-------- DATA PROVIDED --------

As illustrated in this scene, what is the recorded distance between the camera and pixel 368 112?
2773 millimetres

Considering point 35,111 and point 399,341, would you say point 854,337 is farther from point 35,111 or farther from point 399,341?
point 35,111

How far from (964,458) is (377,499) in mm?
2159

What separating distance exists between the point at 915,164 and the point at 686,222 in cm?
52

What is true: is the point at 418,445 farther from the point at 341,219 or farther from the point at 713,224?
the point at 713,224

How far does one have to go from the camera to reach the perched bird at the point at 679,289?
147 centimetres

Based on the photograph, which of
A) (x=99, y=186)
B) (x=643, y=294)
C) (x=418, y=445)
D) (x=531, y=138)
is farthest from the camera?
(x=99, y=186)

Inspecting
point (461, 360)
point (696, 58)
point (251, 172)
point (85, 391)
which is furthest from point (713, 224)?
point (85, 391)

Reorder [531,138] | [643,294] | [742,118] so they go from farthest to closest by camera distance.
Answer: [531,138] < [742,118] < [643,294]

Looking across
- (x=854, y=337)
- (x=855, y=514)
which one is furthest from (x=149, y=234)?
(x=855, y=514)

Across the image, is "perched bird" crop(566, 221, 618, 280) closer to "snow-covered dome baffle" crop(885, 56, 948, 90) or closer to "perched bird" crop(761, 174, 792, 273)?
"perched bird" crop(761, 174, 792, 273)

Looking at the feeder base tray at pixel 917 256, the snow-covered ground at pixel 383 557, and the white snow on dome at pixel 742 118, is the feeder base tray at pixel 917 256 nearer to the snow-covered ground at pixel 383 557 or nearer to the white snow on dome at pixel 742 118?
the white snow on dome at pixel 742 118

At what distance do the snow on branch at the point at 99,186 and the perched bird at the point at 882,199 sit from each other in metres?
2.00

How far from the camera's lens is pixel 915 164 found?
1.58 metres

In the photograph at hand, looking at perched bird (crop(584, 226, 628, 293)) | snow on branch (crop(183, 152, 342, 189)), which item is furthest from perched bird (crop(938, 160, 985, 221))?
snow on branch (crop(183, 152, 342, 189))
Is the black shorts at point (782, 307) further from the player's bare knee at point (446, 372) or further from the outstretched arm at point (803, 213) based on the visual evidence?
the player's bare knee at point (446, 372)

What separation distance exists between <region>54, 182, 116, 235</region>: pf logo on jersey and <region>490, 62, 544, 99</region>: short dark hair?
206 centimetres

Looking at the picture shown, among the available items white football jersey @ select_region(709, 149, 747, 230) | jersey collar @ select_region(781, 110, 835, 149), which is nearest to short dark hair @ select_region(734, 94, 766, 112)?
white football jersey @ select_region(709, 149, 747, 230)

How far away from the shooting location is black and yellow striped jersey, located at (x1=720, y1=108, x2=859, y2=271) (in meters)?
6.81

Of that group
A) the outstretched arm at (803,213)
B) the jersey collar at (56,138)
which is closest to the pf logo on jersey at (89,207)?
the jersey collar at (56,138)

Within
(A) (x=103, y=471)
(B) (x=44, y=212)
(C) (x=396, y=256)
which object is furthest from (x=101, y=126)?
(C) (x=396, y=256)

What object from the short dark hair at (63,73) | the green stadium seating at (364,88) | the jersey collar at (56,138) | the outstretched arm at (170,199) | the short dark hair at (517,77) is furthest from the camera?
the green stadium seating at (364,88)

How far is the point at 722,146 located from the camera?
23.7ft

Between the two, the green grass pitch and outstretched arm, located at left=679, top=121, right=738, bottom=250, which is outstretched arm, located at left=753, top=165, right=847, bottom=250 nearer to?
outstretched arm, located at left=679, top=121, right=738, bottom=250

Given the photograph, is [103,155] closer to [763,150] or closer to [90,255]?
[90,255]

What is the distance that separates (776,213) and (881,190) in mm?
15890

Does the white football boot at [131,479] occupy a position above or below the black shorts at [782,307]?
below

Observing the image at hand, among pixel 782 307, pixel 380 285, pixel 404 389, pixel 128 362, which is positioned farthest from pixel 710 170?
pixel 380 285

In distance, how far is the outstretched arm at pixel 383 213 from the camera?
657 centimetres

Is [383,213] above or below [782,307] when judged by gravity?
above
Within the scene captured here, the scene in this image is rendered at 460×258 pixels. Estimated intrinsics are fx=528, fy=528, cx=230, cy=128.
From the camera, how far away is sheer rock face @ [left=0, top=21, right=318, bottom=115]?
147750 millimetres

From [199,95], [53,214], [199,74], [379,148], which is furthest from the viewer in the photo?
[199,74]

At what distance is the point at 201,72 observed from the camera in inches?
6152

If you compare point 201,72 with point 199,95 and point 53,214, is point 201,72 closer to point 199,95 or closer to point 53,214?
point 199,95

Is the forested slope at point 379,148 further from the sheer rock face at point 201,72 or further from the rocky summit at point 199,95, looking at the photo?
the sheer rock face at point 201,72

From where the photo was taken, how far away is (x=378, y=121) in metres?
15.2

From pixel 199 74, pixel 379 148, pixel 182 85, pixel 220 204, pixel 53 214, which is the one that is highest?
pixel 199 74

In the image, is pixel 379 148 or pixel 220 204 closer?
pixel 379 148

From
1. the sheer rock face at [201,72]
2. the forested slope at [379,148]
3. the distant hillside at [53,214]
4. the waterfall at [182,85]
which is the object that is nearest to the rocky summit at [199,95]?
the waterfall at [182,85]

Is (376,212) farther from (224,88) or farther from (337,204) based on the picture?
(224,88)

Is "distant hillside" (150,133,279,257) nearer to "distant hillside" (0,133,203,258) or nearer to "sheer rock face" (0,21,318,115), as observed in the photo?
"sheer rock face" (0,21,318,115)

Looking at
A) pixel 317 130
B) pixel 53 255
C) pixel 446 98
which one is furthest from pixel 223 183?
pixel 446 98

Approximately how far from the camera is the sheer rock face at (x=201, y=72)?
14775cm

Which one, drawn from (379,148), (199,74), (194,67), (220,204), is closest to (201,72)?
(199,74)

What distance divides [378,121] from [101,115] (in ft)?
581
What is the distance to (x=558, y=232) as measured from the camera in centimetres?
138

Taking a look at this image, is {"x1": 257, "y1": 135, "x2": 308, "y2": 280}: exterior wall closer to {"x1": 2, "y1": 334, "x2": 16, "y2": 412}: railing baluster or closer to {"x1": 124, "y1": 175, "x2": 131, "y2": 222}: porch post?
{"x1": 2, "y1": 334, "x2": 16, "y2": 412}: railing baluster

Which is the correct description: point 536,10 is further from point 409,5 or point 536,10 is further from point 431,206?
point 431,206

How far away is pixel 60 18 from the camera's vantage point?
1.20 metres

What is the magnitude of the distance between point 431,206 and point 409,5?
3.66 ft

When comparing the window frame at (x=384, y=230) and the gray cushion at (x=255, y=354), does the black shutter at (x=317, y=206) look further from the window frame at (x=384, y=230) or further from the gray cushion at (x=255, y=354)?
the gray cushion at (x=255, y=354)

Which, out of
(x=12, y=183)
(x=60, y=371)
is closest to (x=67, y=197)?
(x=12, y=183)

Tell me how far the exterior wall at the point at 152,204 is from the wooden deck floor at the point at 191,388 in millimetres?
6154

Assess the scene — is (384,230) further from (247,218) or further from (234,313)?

--------

**TASK DETAILS**
Locate every line in the data above that contains the word "photograph", and copy each one. Case counts.

**ANSWER TO THIS PROBLEM**
Based on the photograph, which of
In the photograph at hand, looking at perched bird (crop(584, 226, 628, 293)) | snow on branch (crop(183, 152, 342, 189)), which item is furthest from perched bird (crop(938, 160, 985, 221))?
Given the photograph, is [103,155] closer to [763,150] or closer to [90,255]?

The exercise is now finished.